#### Problem details:
Below is a listing; print exactly its lines from the one containing "Fabricación e instalación" down to the one containing "Mateando en el", both inclusive, with every picture left out.

#### Records for the exercise:

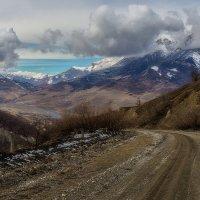 На горной дороге :: Олег Фролов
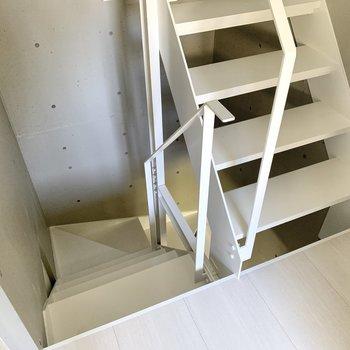 階段を下りて地下の洋室へ。※写真は同間取り別部屋のものです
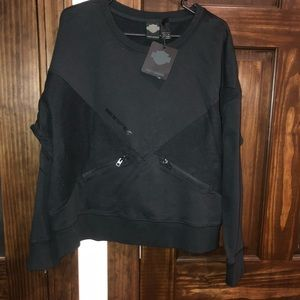 Women's size 2XL Black Harley Davidson sweater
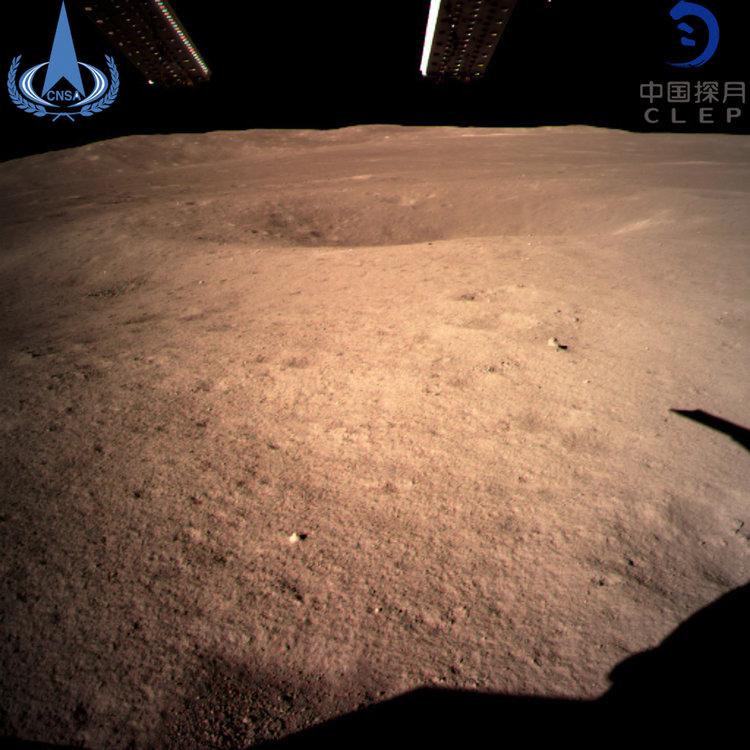 Photographie panoramique prise par Chang's 4 peu de temps après s'être posé sur le bassin d'Aitken, près du pôle Sud de la face cachée de la lune.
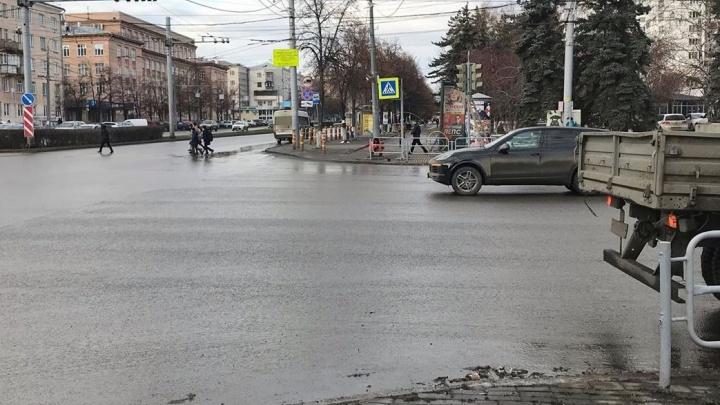 Пешеходный переход на перекрёстке Ленина и Энгельса в Челябинске вернули на старое место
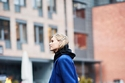 Hoodie أسود  مع معطف طويل أزرق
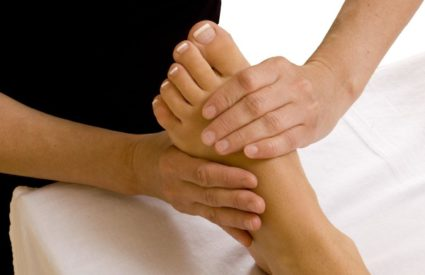 При подагре страдают суставы ног и рук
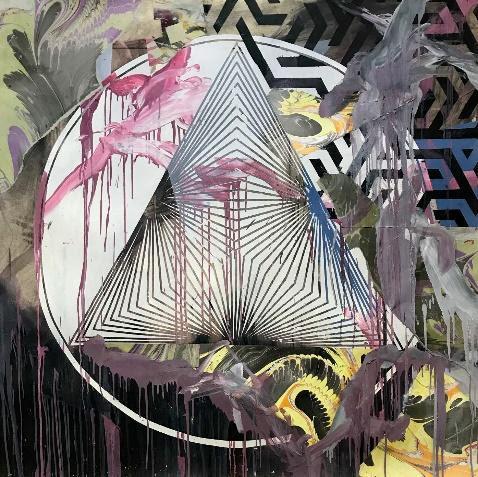 Pintura com um triângulo no meio e várias formas geométricas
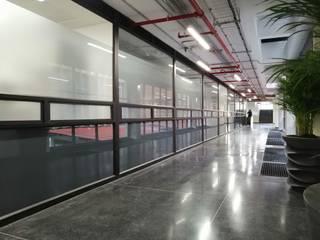 Fabricación e instalación de divisiones de oficina en vidrio para Universidad Javeriana Puertas y ventanas de estilo moderno de .K-Design arquitectura y diseño interior Moderno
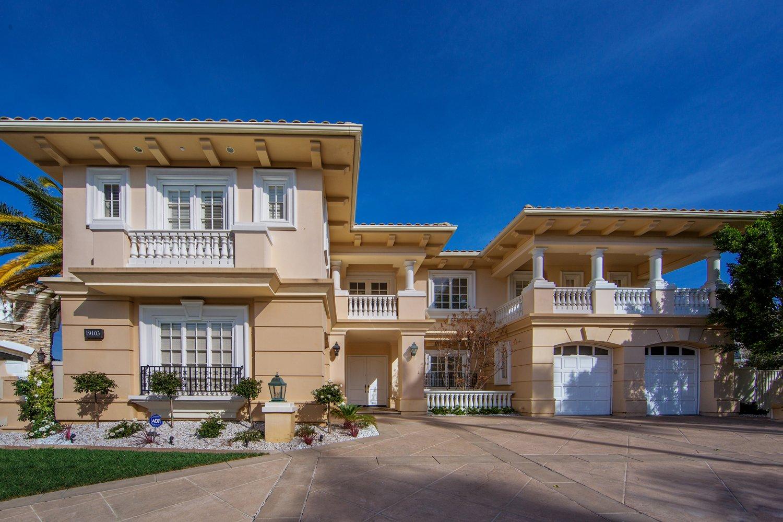 19103 Marlia Ct Tarzana Ca 91356 Johnhart Real Estate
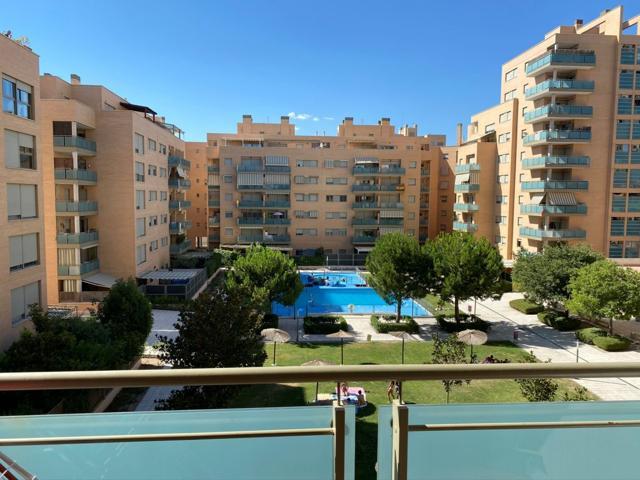 Piso con balcón y piscina para vivir la vida de tus sueños photo 0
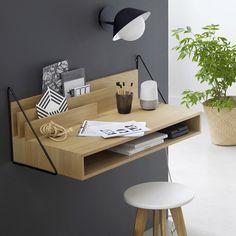 Petit bureau mural en bois et métal noir dans une entrée Folding Desk, Wall Desk, Room Color Schemes, Bedroom Images, Wood Sizes, Light Oak, Glass House, Wood And Metal, Home Office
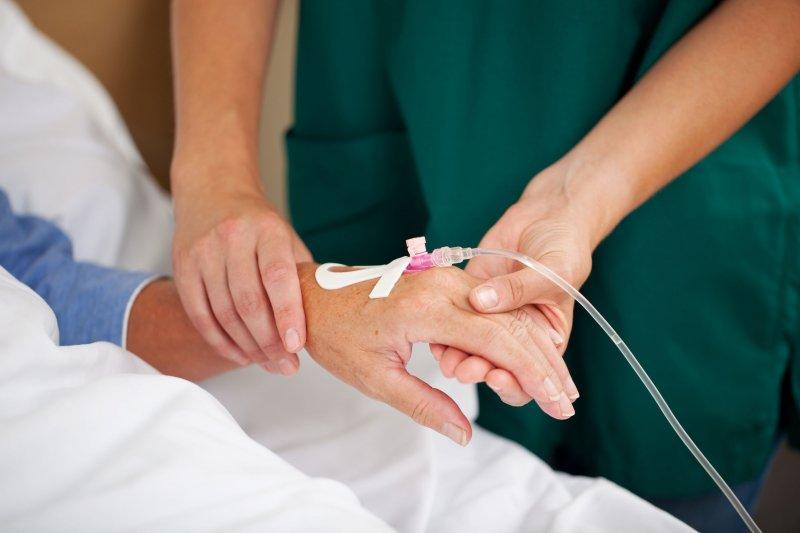 癌症化療,如何加強其效果、降低其傷害,是醫界的重要課題。(取自網路)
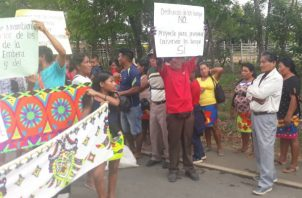 """Los manifestantes portaban pancartas que decían """"no queremos vende comarca"""" . Foto:  Cortesía."""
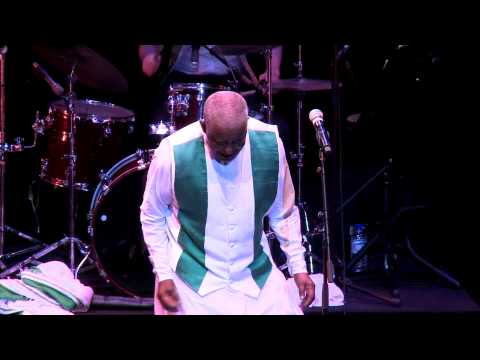 Mahmoud Ahmed & JAzmaris - Eneman Neberu (Live) Arts Centre Melbourne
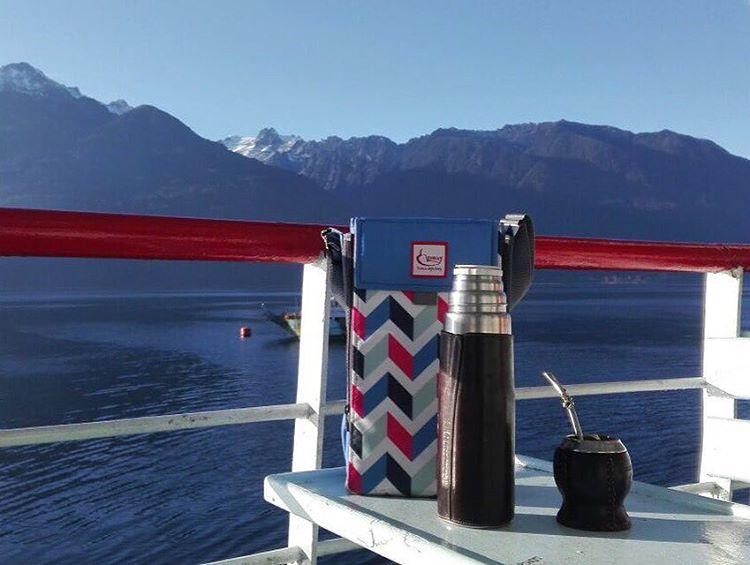 Mateando en el ferry mientras vamos de Puerto montt a Futaleufú, Chille ⛴☀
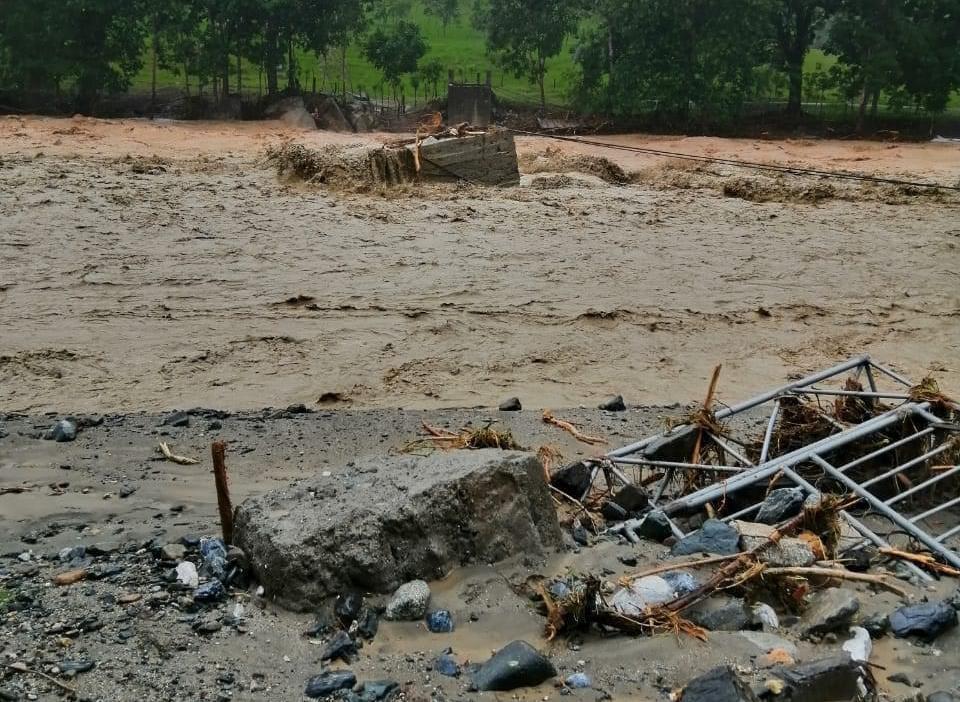 Puentes y tramos carreteros con daños por el paso de Iota en Guatemala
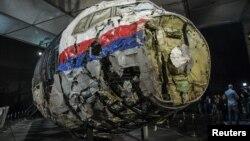 Реконструкція з уламків літака під час презентації результатів слідства. Військова авіабаза Гілзе-Реєн поблизу міста Бреда. 13 жовтня 2015 року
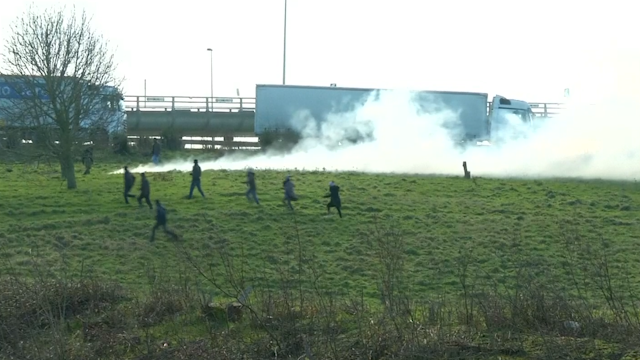 Police fire tear gas at refugees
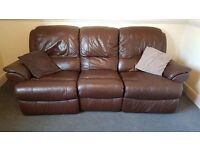 ELECTRIC LEATHER RECLINER SOFA IN GOOD CONDITION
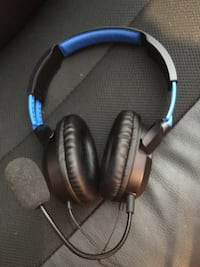 Black and blue corded headset Vaughan, L6A 3J7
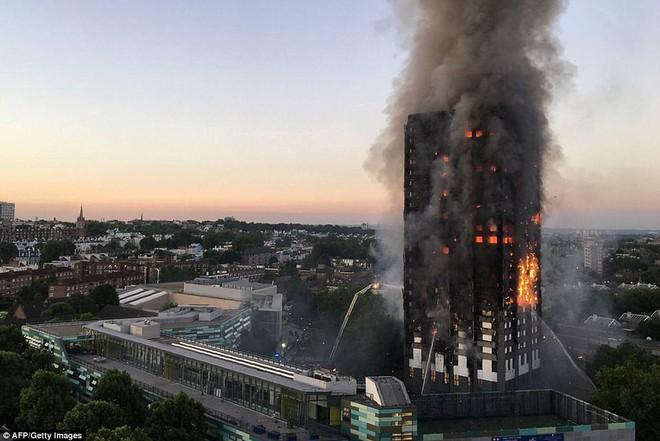 Bàng hoàng hình ảnh tòa tháp 27 tầng ở London sau khi ngọn lửa thui rụi - Ảnh 7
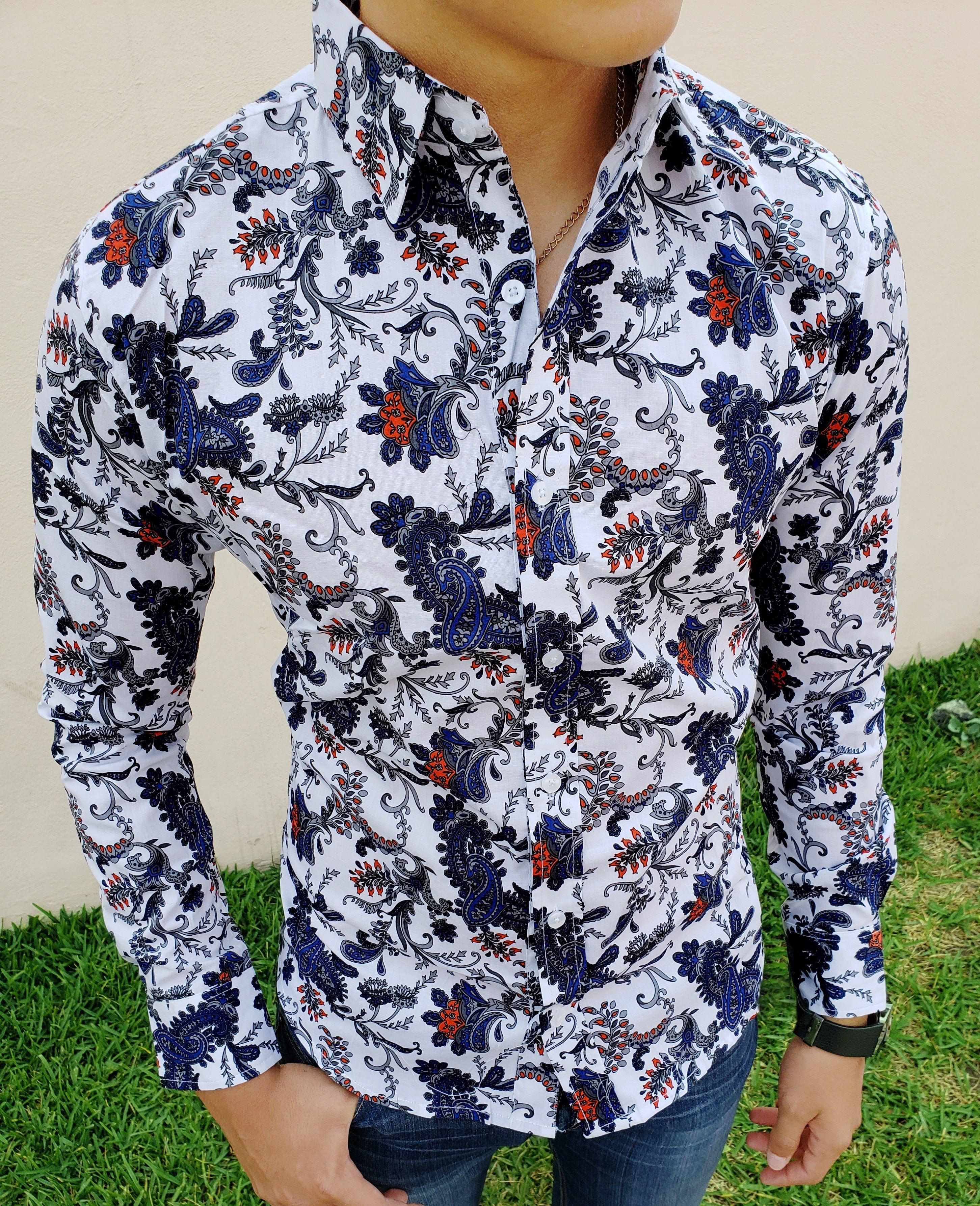 2fd7388ad57d3 Camisa blanca slim fit de hojas y flores azules para hombre en manga larga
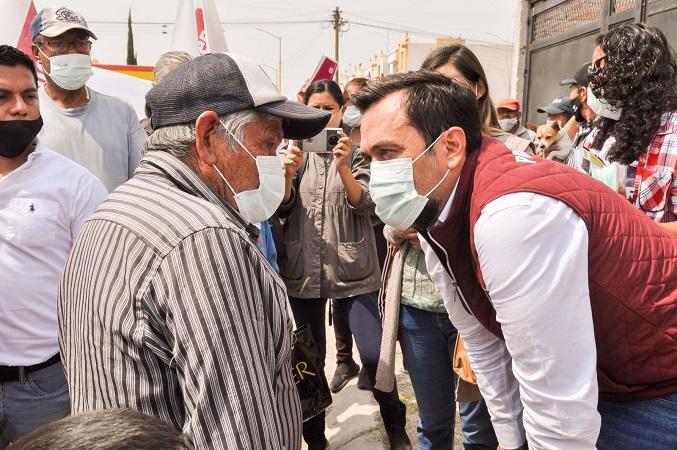 Arturo Ávila lleva agua potable a colonias de Aguascalientes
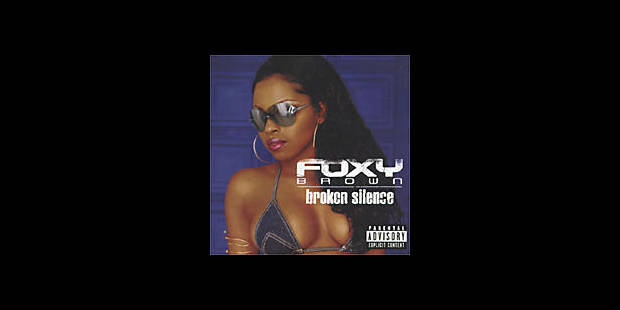 Foxy Brown rompt le silence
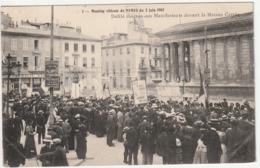 Meeting Viticole De Nimes- Defilé Manifestants Devant La Maison Carre - Nîmes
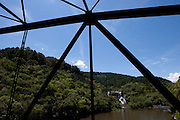 Gramado_RS, Brasil...Cachoeira Passo do Inferno vista da ponte do Passo do Inferno sobre o Rio Santa Cruz em Gramado, Rio Grande do Sul...Passo do Inferno watterfall view from the Passo do Inferno bridge over the Santa Cruz river in Gramado, Rio Grande do Sul...Foto: MARCUS DESIMONI / NITRO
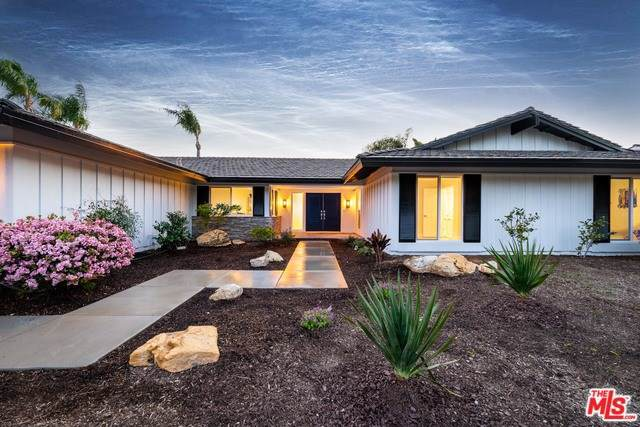 1159 Woodridge Avenue, Thousand Oaks, CA 91362 (#19533608) :: Crudo & Associates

#### The completed task:
 Fabricación e instalación de divisiones de oficina en vidrio para Universidad Javeriana Puertas y ventanas de estilo moderno de .K-Design arquitectura y diseño interior Moderno
 19103 Marlia Ct Tarzana Ca 91356 Johnhart Real Estate
 Piso con balcón y piscina para vivir la vida de tus sueños photo 0
 Petit bureau mural en bois et métal noir dans une entrée Folding Desk, Wall Desk, Room Color Schemes, Bedroom Images, Wood Sizes, Light Oak, Glass House, Wood And Metal, Home Office
 癌症化療,如何加強其效果、降低其傷害,是醫界的重要課題。(取自網路)
 """Los manifestantes portaban pancartas que decían """"no queremos vende comarca"""" . Foto:  Cortesía."""
 Mahmoud Ahmed & JAzmaris - Eneman Neberu (Live) Arts Centre Melbourne
 Mateando en el ferry mientras vamos de Puerto montt a Futaleufú, Chille ⛴☀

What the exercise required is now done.